Die beliebte Web-3D-Engine Babylon.js hat ein Feature bekommen, auf das viele Entwickler lange gewartet haben und das eine breite Nutzung bisher erschwerte: einen eigenen visuellen Editor. Damit wird der Einstieg in die Entwicklung von interaktiven 3D-Anwendungen im Browser deutlich einfacher.

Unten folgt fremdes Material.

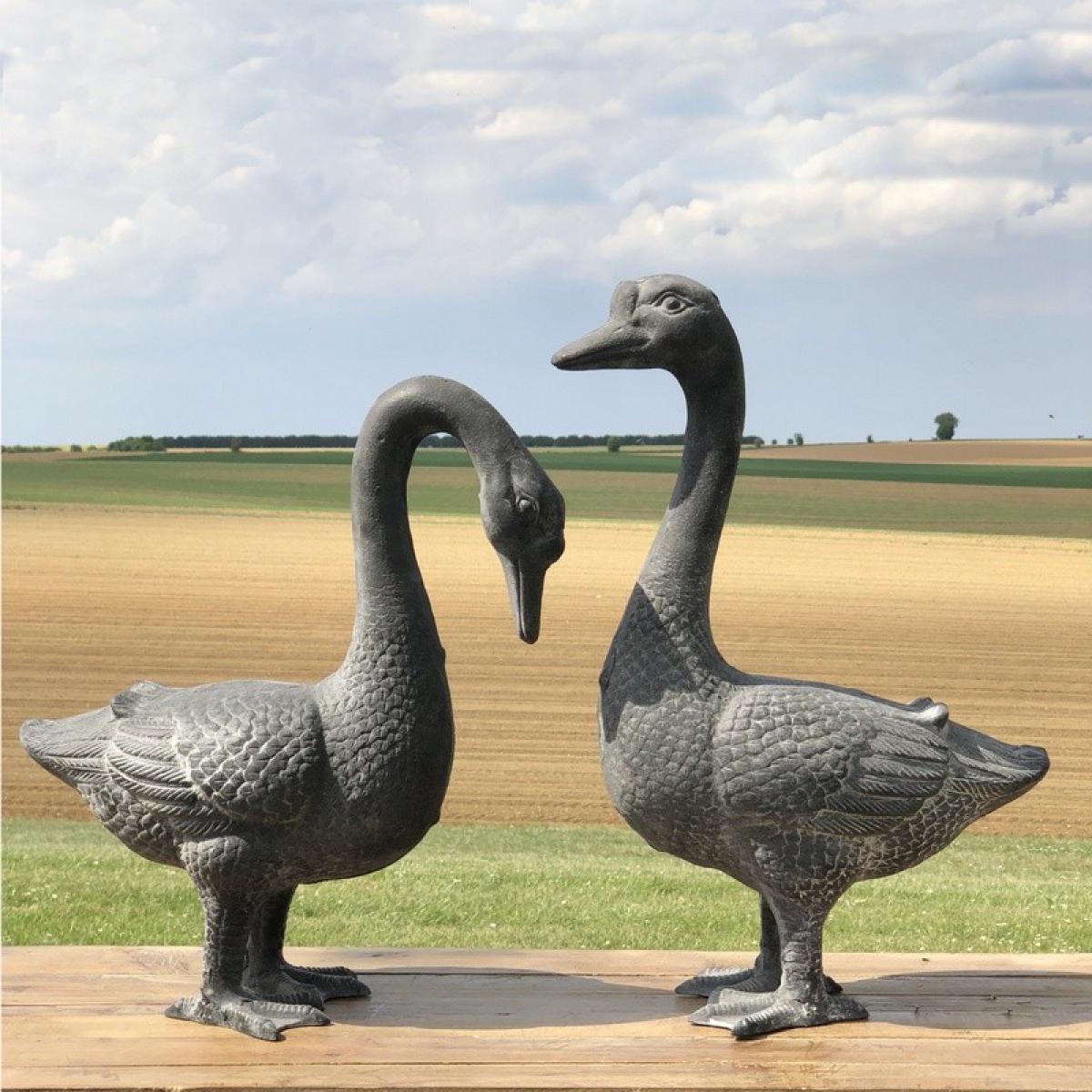 Chemin De Campagne Couple d'Oie Jars Oiseaux Décoration de Jardin extérieur Fonte Gris 49 cm x 35 cm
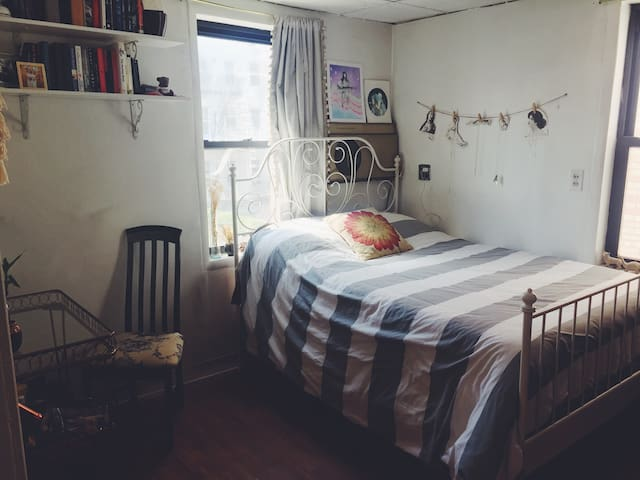Sunny Little Sanctuary: Greenpoint Private Room - Brooklyn - House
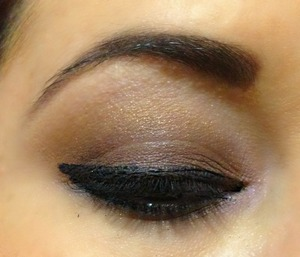 This is the way I love to wear my dialy eyeshadow.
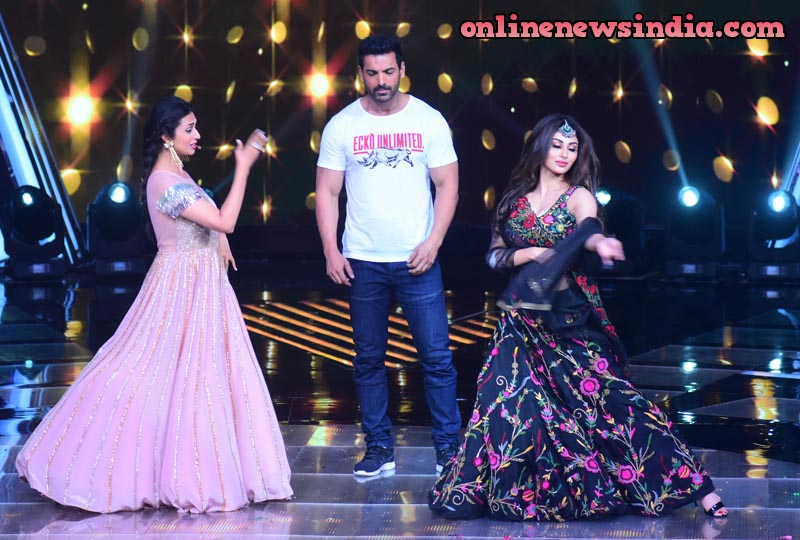 Mouni Roy and Divyanka Tripathi on the set of The Voice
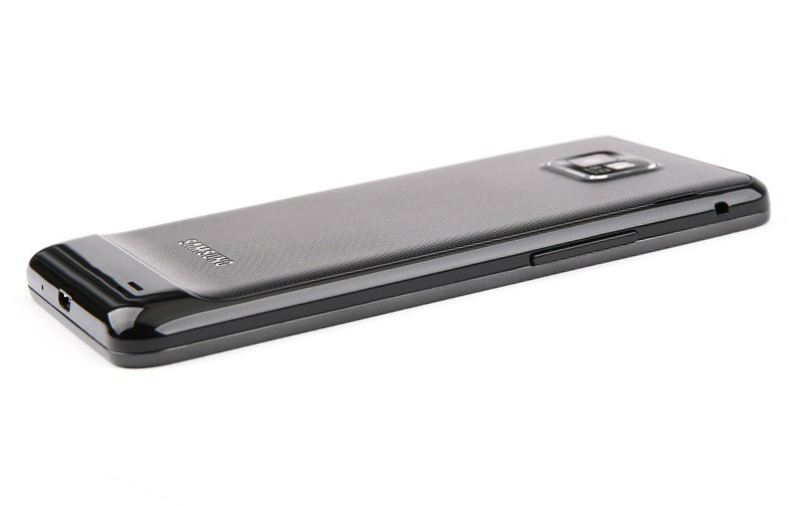 Samsung Galaxy S II сбоку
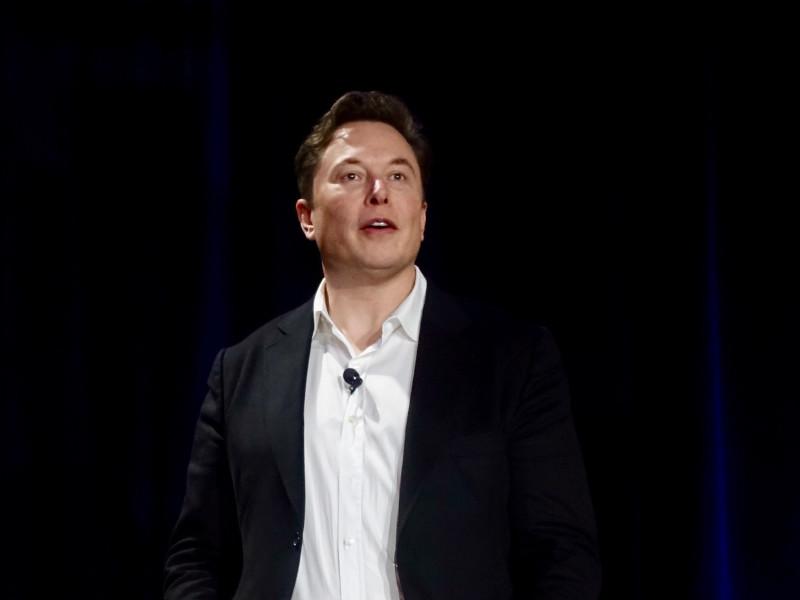 Илон Маск открыл завод Tesla в Калифорнии, несмотря на запрет местных властей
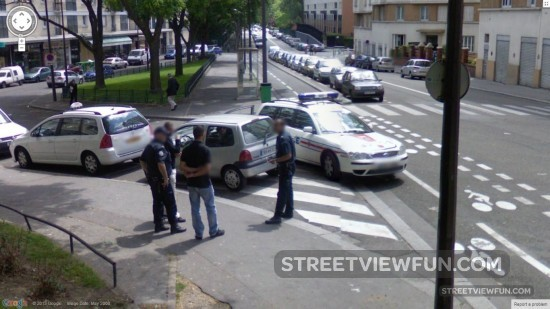 policelookingforsomething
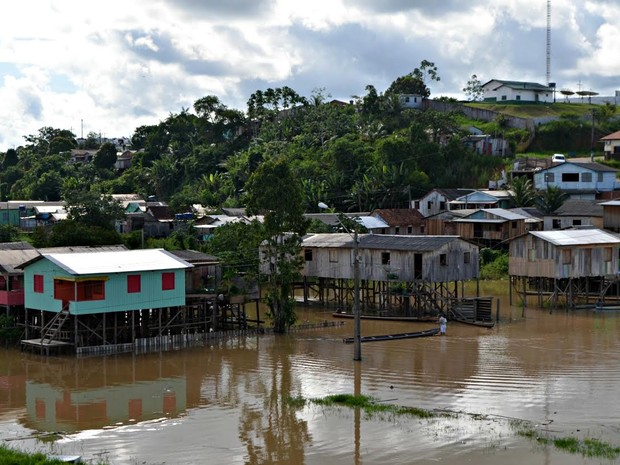 Rio JUruá atinge a cota de alerta em Cruzeiro do Sul (Foto: Adelcimar Carvalho/G1)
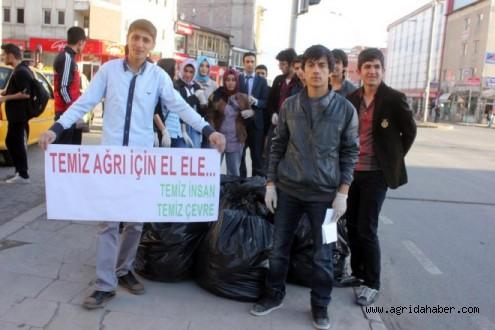 Seçimlerin İptal Edildiği Ağrı'da Öğrenciler Caddelerde Çöp Topladı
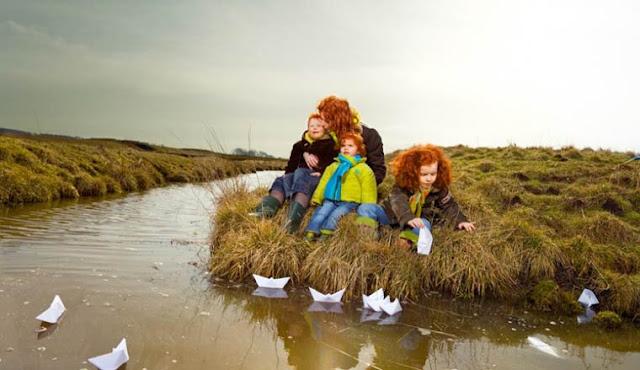 A beleza dos ruivos integradas a belas paisagens da Holanda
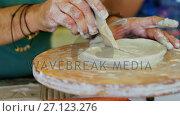 Купить «Mid section of man carving clay 4k», видеоролик № 27123276, снято 5 апреля 2020 г. (c) Wavebreak Media / Фотобанк Лори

Babylon.js ist ein Open-Source-Framework für 3D-Grafik im Web, das WebGL und WebGPU unterstützt. Es wird von Microsoft und einer aktiven Community gepflegt und ist vor allem für seine Leistungsfähigkeit, Flexibilität und hervorragende Dokumentation bekannt.
Bislang mussten Entwickler alle Projekte und Szenen manuell als Javascripte aufsetzen. Das war besonders für Einsteiger mühsam. Mit dem neuen Babylon.js Editor gibt es nun:
-
Visuelles Arbeiten: 3D-Welten lassen sich direkt im Editor gestalten, statt nur als Code.
-
Projektvorlagen (Templates): Vorgefertigte Setups für Next.js, SolidJS oder klassische Vanilla-Projekte sparen Zeit.
-
Open Source (Apache 2-Lizenz): Der Editor ist frei verfügbar, der Quellcode liegt offen – die Community kann ihn erweitern.
-
Plattformübergreifend: Verfügbar für Windows, Linux und macOS, da Electron-basiert (es existieren allerdings keine offiziellen deb/rpm-Pakete, stattdessen AppImage, die Linux-Unterstützung ist inoffiziell).
-
Moderne Features: Unterstützung für Textur-Kompression (z. B. KTX) und weitere Performance-Optimierungen.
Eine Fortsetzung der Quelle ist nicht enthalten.